How will the cringeMachine help you develop future projects?

Rob: This project is just an opportunity to experiment with ideas. The things we learn we’ll build and apply in future projects.

Andrei: It makes the built environment more interesting. When you go through architecture, you’re being forced to pay more attention to things that you usually wouldn’t pay attention to. Subtle effects on a conscious state are of extreme importance and have a strong influence on what you do. Architecture is not necessarily about buildings per se, it’s the way you think about buildings, which has the potential to link to other fields, so we’re having very interdisciplinary discussions with other people, who don’t necessarily know a lot about buildings, but whose conceptual ideas we can relate to and interact with.

Andrei building Cringe Machine

We found that people don’t interact enough and they don’t interact enough with people outside of their field of friends and colleagues. Sometimes it’s good to meet other people that you wouldn’t necessarily interact with – that’s how good ideas are born. When you get exposed to things you wouldn’t get exposed to, it breeds a different way of thinking and a different attitude. It changes your state of mind.

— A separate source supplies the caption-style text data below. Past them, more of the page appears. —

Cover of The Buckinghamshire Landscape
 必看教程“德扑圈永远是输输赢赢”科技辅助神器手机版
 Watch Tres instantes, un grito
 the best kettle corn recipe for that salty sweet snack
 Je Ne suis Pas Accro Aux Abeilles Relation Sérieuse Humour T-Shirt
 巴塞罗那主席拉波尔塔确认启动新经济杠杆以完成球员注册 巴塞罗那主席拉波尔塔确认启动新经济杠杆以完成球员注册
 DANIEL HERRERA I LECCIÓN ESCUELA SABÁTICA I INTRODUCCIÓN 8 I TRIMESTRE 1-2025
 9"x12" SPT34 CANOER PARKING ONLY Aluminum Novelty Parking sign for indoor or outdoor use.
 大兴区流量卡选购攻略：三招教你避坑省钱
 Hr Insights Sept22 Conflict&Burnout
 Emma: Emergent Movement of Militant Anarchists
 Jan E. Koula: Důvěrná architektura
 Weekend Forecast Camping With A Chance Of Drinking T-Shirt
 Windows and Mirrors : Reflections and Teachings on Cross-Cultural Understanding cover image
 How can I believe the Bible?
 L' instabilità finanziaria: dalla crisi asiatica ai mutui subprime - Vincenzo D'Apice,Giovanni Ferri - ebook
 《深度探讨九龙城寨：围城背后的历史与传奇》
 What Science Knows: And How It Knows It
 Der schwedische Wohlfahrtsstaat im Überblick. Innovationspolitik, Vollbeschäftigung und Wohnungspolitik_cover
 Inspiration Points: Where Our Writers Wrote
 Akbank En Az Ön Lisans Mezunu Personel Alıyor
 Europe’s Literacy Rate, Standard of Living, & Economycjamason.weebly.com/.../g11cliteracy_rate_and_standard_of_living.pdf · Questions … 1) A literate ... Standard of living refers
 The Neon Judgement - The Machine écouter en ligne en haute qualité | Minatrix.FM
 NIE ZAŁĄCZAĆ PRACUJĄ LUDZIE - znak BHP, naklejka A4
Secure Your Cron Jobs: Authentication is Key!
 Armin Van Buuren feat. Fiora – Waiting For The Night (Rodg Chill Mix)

Do you have any dream projects?

Rob: I take projects as they come. Every project is another opportunity and every project is different depending on the concept and the context. More scope is always a good thing.

When you’re dealing with projects, they might be appropriate for one situation, say for instance, putting the cringeMachine inside a tepee is completely different to building something in the middle of a busy public space, which is different to building something in the entryway to the floor of a building. So things like form and structure can be generic, but they shouldn’t be, and interaction on the other hand is something that has to react to context.

Andrei: If I knew what my dream project was, I wouldn’t do it, because I would already know what it is. It’s more fun to do things that you’re not quite sure are going to work. If there’s a risk of failure, it makes it really exciting. If you know how something works, then you don’t need to do it, because you already know it – but if you don’t know, then there are opportunities.